WHAT YOU SHOULD DO
Could you return each line from the one bearing "At what distance" through the last line of the entries, exactly as it stands, with no pictures?

SOURCE RECORDS
* start *

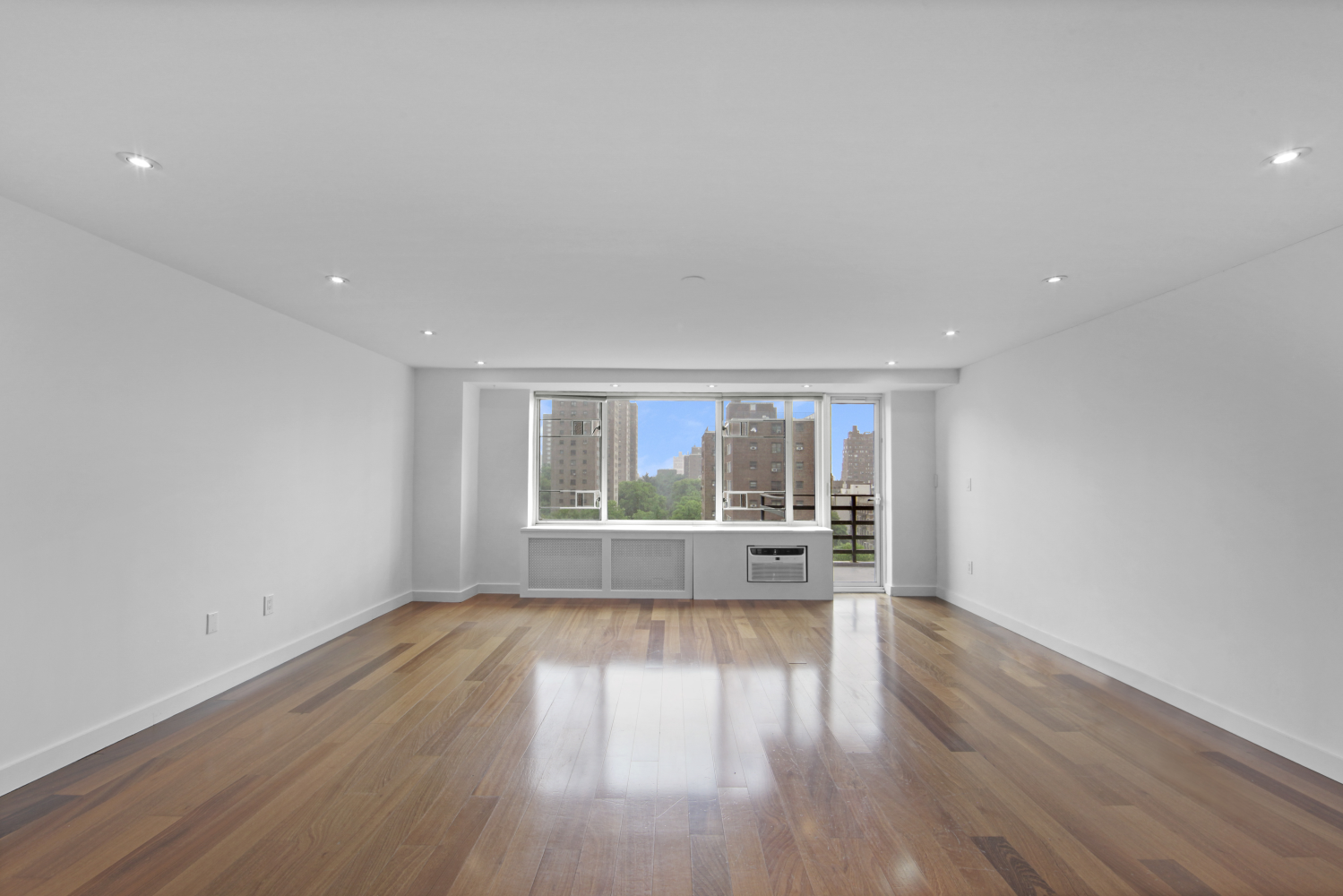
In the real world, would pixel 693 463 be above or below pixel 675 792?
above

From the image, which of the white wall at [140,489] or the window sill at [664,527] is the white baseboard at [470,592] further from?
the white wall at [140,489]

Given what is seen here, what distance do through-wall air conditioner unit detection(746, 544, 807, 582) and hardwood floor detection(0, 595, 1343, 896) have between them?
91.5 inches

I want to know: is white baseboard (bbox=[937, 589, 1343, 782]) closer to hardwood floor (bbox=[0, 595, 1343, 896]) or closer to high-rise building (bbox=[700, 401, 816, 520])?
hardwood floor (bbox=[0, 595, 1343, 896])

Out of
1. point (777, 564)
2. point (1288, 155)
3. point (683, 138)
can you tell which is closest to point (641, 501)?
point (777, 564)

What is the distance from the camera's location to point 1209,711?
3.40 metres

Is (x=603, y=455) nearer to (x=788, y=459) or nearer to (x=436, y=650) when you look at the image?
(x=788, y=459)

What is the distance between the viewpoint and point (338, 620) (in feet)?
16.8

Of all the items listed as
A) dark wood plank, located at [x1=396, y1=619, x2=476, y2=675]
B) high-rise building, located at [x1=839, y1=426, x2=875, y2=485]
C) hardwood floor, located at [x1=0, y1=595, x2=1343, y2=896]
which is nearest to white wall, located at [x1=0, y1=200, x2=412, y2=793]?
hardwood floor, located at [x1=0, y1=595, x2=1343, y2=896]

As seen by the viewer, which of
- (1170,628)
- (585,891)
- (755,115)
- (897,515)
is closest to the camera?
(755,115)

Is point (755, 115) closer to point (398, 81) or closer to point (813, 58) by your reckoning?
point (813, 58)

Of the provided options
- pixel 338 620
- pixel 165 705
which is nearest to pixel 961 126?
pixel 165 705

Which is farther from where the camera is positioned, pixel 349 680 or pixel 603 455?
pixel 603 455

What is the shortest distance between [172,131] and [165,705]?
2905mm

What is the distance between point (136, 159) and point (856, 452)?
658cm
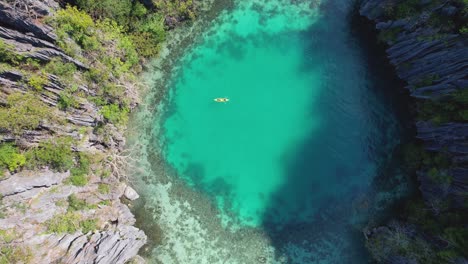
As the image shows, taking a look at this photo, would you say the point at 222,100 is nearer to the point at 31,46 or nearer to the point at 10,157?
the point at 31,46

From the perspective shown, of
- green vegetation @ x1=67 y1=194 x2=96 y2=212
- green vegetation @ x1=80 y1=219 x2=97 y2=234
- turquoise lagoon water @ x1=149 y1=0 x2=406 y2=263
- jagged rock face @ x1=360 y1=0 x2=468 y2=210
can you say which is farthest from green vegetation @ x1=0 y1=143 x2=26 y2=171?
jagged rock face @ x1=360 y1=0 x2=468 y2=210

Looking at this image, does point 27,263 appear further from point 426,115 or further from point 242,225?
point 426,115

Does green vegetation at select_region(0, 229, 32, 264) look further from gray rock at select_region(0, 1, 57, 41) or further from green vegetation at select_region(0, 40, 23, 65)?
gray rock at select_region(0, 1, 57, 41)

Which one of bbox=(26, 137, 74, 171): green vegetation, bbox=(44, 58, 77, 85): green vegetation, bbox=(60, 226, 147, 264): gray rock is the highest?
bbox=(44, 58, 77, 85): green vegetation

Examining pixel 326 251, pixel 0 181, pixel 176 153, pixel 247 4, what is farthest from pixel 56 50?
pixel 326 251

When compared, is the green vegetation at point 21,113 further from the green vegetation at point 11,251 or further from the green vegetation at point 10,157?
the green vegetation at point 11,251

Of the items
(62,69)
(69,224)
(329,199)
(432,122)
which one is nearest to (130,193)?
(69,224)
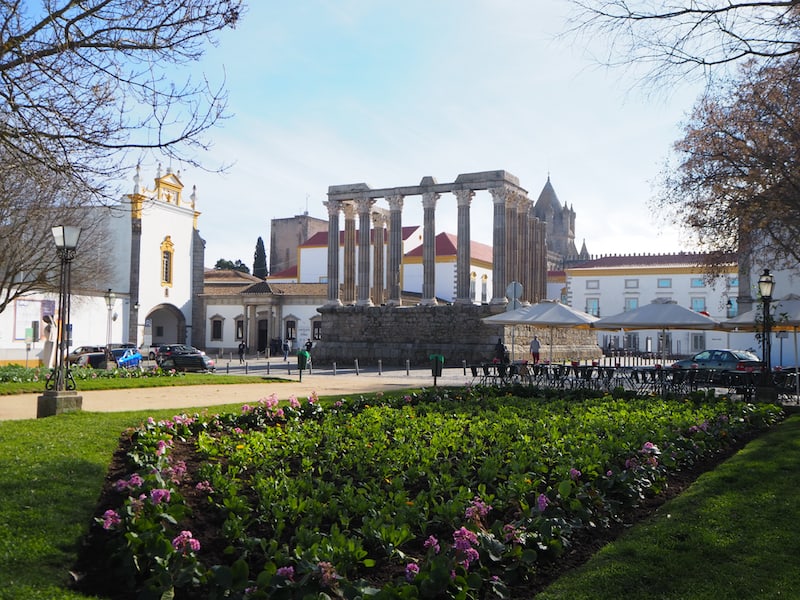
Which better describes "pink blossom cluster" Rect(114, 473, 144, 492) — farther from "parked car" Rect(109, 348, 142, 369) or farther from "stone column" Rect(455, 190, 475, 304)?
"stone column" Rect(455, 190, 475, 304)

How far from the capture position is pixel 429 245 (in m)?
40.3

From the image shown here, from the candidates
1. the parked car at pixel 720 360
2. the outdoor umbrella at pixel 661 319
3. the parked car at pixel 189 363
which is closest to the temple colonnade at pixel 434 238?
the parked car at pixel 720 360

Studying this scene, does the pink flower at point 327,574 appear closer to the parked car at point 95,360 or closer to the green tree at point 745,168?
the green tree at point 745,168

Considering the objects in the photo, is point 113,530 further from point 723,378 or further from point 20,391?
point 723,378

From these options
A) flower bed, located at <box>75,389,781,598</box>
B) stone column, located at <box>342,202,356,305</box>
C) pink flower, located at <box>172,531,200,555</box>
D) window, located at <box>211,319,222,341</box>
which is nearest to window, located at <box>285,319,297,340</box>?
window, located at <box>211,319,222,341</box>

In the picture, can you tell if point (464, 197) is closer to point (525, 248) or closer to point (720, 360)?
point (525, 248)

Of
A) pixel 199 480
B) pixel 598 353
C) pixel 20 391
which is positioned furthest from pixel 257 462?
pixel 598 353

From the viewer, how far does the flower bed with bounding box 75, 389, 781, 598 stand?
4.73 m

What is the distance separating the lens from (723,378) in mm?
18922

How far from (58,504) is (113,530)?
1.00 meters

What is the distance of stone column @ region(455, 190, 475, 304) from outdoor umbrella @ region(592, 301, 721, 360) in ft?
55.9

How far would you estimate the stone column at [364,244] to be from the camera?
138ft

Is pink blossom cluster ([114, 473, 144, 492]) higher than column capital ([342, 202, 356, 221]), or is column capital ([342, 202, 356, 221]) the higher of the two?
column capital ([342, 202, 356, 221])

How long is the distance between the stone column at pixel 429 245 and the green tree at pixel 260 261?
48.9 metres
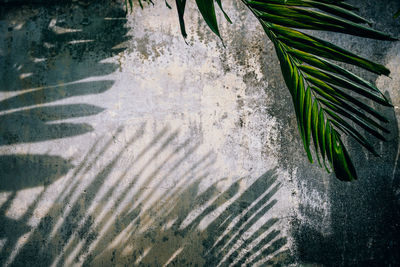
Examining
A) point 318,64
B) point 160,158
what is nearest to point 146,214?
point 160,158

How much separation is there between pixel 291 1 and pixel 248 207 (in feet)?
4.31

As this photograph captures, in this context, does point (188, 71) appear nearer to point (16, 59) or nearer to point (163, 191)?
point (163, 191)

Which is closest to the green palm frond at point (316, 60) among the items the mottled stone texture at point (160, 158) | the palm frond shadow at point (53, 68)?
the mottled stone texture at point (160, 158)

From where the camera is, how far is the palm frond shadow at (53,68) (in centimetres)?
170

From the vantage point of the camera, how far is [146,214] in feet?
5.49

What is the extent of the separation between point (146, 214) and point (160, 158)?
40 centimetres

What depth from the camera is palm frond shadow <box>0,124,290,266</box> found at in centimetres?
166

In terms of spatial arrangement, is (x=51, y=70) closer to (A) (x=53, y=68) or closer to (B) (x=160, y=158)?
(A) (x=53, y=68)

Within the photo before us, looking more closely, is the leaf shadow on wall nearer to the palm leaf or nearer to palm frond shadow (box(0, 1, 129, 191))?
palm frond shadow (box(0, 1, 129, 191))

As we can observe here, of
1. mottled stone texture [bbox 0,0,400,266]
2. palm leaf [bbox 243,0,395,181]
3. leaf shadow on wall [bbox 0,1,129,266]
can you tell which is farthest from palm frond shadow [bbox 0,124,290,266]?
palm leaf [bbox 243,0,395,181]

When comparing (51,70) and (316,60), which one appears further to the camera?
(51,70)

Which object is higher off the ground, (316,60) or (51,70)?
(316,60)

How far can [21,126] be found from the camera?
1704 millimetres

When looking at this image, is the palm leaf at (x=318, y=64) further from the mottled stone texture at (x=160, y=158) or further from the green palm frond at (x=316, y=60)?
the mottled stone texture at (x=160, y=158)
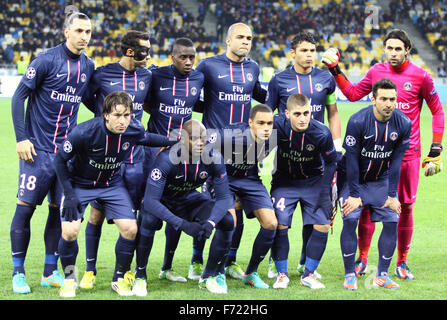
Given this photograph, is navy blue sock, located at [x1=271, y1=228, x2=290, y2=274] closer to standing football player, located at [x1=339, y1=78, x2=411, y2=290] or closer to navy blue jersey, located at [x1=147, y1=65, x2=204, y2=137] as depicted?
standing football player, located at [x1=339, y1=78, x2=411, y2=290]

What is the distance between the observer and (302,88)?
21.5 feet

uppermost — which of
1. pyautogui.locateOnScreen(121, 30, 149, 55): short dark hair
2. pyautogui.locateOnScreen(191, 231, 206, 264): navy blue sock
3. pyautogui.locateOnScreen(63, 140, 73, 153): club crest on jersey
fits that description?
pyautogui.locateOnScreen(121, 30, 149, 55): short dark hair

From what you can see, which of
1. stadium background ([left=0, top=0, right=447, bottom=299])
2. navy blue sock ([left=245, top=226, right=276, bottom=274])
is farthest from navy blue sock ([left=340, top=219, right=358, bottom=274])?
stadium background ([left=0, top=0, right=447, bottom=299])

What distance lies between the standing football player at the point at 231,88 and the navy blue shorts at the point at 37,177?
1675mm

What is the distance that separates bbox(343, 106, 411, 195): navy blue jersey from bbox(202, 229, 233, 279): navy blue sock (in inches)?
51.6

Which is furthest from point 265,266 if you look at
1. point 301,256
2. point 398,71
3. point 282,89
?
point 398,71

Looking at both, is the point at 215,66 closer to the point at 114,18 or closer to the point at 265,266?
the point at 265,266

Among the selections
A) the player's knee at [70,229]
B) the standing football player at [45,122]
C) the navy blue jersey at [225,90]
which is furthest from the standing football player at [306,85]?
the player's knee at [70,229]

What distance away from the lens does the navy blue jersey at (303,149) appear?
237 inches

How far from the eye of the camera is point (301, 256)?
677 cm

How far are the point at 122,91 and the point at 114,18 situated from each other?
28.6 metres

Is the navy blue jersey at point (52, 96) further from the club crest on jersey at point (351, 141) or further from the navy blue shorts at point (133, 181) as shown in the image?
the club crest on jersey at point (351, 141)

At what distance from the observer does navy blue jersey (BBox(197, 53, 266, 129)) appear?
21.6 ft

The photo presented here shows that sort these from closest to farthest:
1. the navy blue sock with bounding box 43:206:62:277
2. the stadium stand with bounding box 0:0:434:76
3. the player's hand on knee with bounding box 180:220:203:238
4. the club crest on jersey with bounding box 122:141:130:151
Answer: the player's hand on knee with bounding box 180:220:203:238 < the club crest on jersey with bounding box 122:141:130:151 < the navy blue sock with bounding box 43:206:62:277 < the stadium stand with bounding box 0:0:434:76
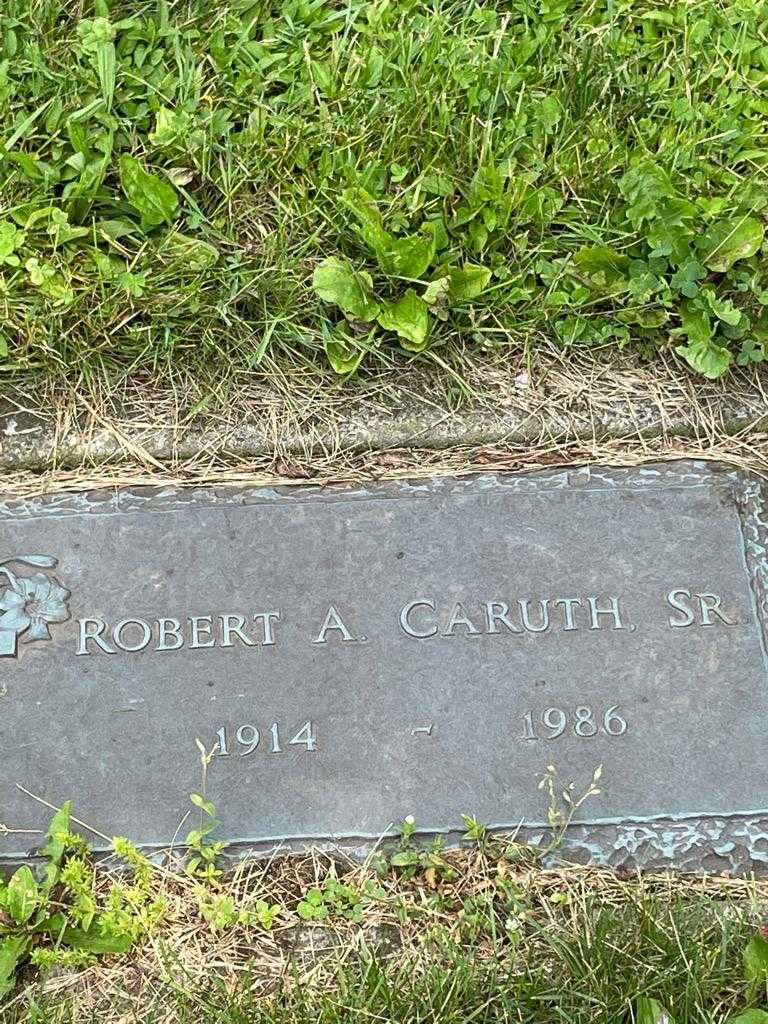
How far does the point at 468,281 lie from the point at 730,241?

* end *

ANSWER BELOW
At what distance from the observer does navy blue jersey (BBox(197, 53, 266, 129)) appear?
21.6 ft

The photo presented here shows that sort these from closest to farthest:
1. the navy blue sock with bounding box 43:206:62:277
2. the stadium stand with bounding box 0:0:434:76
3. the player's hand on knee with bounding box 180:220:203:238
4. the club crest on jersey with bounding box 122:141:130:151
Answer: the player's hand on knee with bounding box 180:220:203:238 < the club crest on jersey with bounding box 122:141:130:151 < the navy blue sock with bounding box 43:206:62:277 < the stadium stand with bounding box 0:0:434:76
How far does the point at 468,281 lie from the point at 730,241?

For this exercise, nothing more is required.